Далерус находится в теплых дружеских отношениях с Герингом, с английским министром иностранных Галифаксом, с польским министром иностранных дел Беком и, разумеется, с мадам Коллонтай, покорившей Стокгольм своими элегантными туалетами и лекциями об истинной свободе духа и совести в Советском Союзе.

Далерус получает от немцев инструкции передать англичанам, что Гитлер готов договориться с поляками мирным путем. Ему нужен только Данцигский коридор, и даже не весь коридор, а только территория вдоль железнодорожного пути с несколькими станциями…


В Москве Сталин с хрустом ломает папиросу, но вместо того, чтобы набить табаком трубку, раздраженно бросает ее в пепельницу. Глаза диктатора становятся совершенно желтыми. Именно в такие моменты холодеют пальцы у верного и много повидавшего Поскребышева. Случилось то, чего Сталин опасался больше всего: в последний момент ефрейтор струсил! Фашистская мразь! Подонок! Трусливая сволочь!

ИСХОДНЫЕ ЗАПИСИ:

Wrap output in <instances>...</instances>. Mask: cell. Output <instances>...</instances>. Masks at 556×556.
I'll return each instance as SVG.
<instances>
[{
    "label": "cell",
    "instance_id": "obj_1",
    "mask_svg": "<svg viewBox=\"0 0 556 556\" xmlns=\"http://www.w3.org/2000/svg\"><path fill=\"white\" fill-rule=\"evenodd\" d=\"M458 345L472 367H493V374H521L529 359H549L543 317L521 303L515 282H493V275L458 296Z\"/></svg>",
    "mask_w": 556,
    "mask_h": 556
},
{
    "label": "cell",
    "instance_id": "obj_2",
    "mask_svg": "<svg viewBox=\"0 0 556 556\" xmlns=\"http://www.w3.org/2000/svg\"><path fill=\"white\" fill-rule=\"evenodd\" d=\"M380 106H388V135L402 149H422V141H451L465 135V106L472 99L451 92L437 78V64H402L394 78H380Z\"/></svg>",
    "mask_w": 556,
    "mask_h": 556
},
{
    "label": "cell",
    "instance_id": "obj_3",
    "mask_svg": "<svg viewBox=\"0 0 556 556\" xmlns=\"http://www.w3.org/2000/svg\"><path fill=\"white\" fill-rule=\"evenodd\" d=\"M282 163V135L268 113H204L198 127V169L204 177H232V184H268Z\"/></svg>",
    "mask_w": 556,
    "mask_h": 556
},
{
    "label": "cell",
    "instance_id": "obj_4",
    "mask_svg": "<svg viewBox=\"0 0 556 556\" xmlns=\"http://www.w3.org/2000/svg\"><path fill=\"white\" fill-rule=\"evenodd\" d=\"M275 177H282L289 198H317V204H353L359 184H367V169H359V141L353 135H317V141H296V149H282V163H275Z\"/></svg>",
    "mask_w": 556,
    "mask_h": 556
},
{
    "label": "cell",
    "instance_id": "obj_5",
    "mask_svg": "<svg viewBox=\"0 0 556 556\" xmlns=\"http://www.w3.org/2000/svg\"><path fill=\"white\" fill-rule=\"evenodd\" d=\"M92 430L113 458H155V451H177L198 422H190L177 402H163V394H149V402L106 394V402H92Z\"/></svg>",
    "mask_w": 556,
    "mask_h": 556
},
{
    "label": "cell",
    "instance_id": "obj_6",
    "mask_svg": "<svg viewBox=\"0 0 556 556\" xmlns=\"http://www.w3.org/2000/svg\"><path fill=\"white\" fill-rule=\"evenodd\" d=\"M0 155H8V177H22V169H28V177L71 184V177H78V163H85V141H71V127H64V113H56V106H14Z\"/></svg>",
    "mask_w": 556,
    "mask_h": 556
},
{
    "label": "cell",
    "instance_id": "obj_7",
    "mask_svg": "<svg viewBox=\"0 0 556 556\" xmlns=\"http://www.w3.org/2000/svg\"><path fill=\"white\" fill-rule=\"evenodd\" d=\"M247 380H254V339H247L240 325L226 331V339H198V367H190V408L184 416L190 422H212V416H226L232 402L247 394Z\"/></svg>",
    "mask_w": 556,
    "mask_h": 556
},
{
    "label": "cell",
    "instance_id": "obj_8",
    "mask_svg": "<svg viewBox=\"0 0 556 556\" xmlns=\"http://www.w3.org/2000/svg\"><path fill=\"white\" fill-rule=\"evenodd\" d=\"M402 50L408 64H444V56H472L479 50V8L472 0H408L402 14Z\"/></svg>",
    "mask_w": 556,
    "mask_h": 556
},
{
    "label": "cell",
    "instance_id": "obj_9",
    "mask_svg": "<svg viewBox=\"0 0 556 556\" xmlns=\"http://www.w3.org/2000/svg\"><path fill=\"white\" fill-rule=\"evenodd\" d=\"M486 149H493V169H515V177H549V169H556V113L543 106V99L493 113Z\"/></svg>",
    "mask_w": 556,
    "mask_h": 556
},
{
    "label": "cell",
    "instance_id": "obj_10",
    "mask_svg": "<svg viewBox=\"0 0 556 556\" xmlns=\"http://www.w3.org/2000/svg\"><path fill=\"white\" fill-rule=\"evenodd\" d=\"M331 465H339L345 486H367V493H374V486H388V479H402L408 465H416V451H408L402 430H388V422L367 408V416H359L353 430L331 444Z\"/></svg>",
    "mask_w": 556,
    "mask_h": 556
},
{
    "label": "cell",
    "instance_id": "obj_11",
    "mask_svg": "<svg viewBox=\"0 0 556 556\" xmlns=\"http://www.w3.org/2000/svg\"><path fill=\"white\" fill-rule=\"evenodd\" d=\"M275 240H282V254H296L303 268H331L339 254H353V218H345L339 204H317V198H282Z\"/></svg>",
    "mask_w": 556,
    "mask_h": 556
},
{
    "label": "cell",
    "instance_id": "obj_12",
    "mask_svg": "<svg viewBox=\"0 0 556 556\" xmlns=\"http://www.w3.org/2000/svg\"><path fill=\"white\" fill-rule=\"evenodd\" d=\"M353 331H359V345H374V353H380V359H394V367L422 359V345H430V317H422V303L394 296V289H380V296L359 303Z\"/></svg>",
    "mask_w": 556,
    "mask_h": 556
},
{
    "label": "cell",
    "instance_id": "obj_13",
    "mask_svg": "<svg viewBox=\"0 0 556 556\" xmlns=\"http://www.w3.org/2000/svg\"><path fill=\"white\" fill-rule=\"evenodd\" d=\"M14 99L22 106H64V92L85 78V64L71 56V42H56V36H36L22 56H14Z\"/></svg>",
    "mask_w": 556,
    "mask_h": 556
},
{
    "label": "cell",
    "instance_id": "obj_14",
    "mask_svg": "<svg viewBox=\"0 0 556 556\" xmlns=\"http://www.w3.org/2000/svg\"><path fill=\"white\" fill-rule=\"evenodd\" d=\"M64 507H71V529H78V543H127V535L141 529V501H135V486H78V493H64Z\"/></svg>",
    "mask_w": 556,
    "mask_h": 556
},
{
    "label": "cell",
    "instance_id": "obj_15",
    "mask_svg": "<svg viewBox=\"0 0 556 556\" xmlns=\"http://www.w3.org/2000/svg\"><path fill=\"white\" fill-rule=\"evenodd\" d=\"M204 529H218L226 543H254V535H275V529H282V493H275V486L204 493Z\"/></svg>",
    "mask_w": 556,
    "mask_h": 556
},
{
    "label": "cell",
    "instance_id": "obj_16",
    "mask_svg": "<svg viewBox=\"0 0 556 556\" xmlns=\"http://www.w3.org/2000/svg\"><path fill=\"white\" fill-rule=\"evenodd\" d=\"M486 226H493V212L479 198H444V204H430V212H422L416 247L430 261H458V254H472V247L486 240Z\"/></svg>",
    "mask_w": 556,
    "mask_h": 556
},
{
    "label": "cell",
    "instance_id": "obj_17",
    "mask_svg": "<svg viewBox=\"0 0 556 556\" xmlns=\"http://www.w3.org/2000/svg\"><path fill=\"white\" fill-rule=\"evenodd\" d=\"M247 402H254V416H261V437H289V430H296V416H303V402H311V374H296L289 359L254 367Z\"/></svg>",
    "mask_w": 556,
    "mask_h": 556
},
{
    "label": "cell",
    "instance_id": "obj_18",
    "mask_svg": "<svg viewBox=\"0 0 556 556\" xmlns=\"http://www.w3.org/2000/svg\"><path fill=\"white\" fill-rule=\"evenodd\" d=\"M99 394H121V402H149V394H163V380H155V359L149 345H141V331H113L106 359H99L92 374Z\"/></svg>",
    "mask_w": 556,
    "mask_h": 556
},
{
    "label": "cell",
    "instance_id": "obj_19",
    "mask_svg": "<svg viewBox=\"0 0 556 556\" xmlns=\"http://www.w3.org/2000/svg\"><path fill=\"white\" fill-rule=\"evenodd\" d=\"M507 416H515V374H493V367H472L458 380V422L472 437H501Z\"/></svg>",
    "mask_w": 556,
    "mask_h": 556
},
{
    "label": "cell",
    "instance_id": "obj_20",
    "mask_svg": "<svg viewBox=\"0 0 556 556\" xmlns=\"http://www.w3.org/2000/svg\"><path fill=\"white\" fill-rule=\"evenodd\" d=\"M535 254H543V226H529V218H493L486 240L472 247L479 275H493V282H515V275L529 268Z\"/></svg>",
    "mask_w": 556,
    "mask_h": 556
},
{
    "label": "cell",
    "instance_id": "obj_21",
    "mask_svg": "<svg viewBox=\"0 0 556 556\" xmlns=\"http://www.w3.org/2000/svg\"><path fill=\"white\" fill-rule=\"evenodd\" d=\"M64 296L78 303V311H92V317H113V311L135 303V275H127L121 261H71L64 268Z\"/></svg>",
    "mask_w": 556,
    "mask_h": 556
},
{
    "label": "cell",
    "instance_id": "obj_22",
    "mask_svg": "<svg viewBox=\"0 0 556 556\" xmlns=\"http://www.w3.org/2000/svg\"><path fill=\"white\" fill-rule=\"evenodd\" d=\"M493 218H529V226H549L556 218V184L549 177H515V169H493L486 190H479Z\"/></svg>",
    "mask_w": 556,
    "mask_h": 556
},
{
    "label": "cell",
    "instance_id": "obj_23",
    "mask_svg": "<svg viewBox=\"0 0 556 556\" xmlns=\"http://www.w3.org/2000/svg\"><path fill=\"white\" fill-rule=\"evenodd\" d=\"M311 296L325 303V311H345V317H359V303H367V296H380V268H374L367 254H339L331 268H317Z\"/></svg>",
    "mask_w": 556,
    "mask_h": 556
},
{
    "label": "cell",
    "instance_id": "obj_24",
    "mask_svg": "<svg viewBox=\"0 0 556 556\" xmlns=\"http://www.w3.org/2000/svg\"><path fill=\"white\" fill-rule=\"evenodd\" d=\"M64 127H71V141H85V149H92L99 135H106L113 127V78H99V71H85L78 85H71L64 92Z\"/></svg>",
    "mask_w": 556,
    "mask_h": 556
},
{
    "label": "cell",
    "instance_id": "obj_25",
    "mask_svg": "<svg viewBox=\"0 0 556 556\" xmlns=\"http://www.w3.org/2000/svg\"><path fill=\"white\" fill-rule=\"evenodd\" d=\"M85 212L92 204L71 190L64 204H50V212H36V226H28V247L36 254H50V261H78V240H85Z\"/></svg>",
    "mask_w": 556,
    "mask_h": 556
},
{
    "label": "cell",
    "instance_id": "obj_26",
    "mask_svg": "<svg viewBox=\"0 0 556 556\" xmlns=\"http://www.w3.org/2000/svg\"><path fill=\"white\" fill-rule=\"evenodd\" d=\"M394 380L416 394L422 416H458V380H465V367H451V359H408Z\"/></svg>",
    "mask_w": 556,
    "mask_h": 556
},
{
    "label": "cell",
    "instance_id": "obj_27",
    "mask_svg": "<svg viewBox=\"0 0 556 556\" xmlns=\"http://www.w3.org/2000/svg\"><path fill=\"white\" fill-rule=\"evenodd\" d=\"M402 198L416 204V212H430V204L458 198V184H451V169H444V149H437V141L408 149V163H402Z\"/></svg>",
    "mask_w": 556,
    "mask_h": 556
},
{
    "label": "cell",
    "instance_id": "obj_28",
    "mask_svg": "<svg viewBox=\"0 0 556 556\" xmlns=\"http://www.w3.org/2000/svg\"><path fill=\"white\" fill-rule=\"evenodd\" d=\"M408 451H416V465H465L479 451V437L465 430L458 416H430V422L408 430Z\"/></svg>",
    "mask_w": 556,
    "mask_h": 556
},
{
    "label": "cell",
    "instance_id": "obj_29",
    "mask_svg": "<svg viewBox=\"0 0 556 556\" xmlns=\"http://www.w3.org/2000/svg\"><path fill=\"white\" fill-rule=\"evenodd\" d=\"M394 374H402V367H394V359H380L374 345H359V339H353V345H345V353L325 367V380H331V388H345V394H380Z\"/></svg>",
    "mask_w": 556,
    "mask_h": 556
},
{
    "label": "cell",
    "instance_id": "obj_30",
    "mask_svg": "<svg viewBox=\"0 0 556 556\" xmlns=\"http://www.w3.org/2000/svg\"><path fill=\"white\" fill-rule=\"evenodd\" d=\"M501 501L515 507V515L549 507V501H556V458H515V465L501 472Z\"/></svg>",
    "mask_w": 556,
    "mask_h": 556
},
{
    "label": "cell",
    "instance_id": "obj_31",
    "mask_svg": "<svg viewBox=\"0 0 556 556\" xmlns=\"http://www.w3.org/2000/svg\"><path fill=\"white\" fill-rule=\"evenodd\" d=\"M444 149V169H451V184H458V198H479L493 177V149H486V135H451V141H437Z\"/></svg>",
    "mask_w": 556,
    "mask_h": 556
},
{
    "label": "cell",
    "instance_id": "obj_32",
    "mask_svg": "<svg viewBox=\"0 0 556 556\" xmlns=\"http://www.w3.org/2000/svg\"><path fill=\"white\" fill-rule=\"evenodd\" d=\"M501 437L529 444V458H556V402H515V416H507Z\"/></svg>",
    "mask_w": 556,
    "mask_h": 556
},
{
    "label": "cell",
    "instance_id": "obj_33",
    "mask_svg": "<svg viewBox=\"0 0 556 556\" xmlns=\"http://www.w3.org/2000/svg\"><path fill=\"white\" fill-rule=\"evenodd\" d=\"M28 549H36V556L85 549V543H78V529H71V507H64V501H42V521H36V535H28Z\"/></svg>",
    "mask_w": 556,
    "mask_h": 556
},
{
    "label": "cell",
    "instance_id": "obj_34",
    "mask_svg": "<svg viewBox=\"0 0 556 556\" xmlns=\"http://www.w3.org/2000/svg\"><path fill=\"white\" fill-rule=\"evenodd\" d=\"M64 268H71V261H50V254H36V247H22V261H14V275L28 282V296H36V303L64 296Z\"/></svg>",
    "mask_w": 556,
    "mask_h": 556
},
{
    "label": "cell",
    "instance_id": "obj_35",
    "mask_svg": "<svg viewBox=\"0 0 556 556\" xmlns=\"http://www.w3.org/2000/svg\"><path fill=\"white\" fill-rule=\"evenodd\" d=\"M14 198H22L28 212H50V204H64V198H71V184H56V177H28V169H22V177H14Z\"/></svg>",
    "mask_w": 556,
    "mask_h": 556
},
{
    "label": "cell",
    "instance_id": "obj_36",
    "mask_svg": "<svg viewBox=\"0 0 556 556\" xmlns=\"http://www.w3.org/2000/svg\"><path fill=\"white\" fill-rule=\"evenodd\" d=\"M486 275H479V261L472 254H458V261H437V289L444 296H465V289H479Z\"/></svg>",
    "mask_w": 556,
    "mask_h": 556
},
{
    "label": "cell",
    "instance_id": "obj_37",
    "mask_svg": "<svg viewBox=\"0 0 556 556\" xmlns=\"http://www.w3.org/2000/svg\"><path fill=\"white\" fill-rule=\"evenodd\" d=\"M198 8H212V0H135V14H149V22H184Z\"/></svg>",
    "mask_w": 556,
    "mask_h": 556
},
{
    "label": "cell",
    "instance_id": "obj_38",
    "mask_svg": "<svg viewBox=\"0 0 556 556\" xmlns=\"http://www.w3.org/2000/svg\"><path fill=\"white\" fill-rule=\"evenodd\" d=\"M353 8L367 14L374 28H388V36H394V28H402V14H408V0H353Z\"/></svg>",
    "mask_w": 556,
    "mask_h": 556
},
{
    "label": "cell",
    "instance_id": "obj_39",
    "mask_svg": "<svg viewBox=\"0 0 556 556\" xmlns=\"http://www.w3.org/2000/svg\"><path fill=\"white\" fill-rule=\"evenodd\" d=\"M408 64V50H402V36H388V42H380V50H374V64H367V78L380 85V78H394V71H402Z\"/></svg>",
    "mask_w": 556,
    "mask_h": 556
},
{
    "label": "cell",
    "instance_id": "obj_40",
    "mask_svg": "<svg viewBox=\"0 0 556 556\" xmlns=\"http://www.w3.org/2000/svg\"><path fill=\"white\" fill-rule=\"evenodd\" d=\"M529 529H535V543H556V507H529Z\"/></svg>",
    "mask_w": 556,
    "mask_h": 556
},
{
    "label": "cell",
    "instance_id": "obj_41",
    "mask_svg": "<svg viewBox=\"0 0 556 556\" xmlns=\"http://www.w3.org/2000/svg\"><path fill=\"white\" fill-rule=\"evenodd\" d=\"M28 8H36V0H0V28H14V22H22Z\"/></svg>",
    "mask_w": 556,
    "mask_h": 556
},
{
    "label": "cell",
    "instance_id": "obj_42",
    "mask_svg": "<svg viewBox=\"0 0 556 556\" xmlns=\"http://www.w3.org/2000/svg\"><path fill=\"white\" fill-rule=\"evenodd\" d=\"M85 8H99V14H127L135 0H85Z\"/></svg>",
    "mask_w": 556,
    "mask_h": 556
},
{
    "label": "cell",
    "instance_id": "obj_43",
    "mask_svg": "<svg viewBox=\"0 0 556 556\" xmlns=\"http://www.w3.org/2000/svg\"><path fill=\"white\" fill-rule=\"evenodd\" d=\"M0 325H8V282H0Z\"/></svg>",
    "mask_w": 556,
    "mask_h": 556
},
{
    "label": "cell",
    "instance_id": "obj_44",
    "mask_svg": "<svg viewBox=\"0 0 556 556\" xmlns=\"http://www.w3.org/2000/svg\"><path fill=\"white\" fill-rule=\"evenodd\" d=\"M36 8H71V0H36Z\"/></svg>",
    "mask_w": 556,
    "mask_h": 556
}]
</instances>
---
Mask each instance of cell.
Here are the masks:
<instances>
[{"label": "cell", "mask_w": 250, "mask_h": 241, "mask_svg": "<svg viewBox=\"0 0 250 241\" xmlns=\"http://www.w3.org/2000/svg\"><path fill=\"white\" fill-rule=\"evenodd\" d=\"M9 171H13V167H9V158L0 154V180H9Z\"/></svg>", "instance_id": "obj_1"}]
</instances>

ЗАДАНИЯ:
a – Перечислите всех, с кем Далерус, согласно отрывку о Далерусе, находится в теплых дружеских отношениях.
b – Ответьте, чем, по словам отрывка о Далерусе, мадам Коллонтай покорила Стокгольм.
c – Продолжите отрывок о Далерусе с того места, где он заканчивается.

ИТОГОВЫЕ ОТВЕТЫ:
a – Геринг, Галифакс, Бек, мадам Коллонтай.

b – Своими элегантными туалетами и лекциями об истинной свободе духа и совести в Советском Союзе.

c –
В роскошном особняке советского военно-морского атташе капитана 1-го ранга Воронцова, расположенном в берлинском районе Грюневальд, вечером 27 августа 1939 года сидело несколько человек. Один из них был фрегатен-капитан (капитан 2-го ранга) Норберт фон Баумбах — военно-морской атташе Германии в СССР, прибывший в Берлин по делам службы, дабы получить от своего командования разъяснения «в свете новых отношений с СССР». Во втором можно было узнать военно-морского адъютанта самого фюрера капитенцурзее (капитана 1-го ранга) Карла Путгкамера.

Говорил Воронцов, немцы слушали. Изящным костяным ножом Воронцов водил по карте Северной Атлантики. Торговым судам Германии, находящимся в иностранных портах, и в океане, нечего бояться предстоящего конфликта с Англией. Им следует резко изменить курс на север и идти в Мурманск, где они смогут укрыться на некоторое время от англичан, а затем, воспользовавшись плохой погодой и надвигающейся полярной ночью, прорваться вдоль норвежского побережья в Германию.

Советское правительство дало разрешение укрыть немецкие суда в северных портах СССР. Англичане этого совершенно не ожидают и наверняка проморгают всю операцию. Они будут ловить немецкие суда совсем в другом месте: на подходах к Ла-Маншу и в Северном море. В Мурманске немецких моряков будет ожидать теплый и дружественный прием. Туда заблаговременно могут выехать сотрудники немецкого посольства в Москве…

Между тем выбранный в качестве посредника Далерус, получив соответствующие инструкции из Москвы, сознательно срывает свою миссию, где-то чего-нибудь не договаривая или наоборот, говоря лишнее.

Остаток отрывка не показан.